* _Given exercise_
Copy out every one of the following items line for line, changing nothing.

* _Listed records_
....
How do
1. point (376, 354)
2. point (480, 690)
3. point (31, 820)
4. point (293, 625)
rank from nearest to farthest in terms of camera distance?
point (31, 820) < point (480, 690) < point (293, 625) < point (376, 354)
....
* _Exercise solution_
How do
1. point (376, 354)
2. point (480, 690)
3. point (31, 820)
4. point (293, 625)
rank from nearest to farthest in terms of camera distance?
point (31, 820) < point (480, 690) < point (293, 625) < point (376, 354)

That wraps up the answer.